Published online: December 2014
Islāmic banking is growing at double digit rate annually. Bangladesh is the third largest Islāmic country in the world in terms of Muslim population. The Islāmic finance industry is growing in Bangladesh as well as its challenges and critiques. It is interesting research question to explore the demand for Islāmic banking in the presence of a strong conventional banking culture in a developing country like Bangladesh. This study is primarily concerned with the theory of Islāmic banking and its practice in Bangladesh. It examines: (a) the Sharī‘ah principles for operation of Islāmic banking in Bangladesh, (b) the genesis of Islāmic banking in Bangladesh, (c) the factors which have led to the emergence of Islāmic banking as well as the growth, development and future of Islāmic banking in Bangladesh, and (d) the deposit and investment mechanisms of Islāmic and conventional banking in Bangladesh. The results show that both the bankers and bank customers have confusing notions about Islāmic banking practices, partly due to lack of proper knowledge about the fundamentals of Islāmic finance and also due to Islāmic banks’ over-reliance on short-term trade financing.
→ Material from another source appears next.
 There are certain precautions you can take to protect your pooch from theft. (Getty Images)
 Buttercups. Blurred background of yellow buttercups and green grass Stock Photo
The findings also indicate that although Islāmic banks in Bangladesh are competing successfully with their conventional counterparts in an environment where no independent guidelines or Act exist for them, the products and services they provide often seem to resemble with those provided by conventional banking. We suggest that regulatory authorities of Bangladesh should provide a well-defined and explicit legal and regulatory framework that, being consistent with Islāmic Sharī‘ah, should be realistic and flexible enough to meet internationally recognized prudential and supervisory requirements.
Sharī‘ah; Islamic Banking; Regulation; Bangladesh.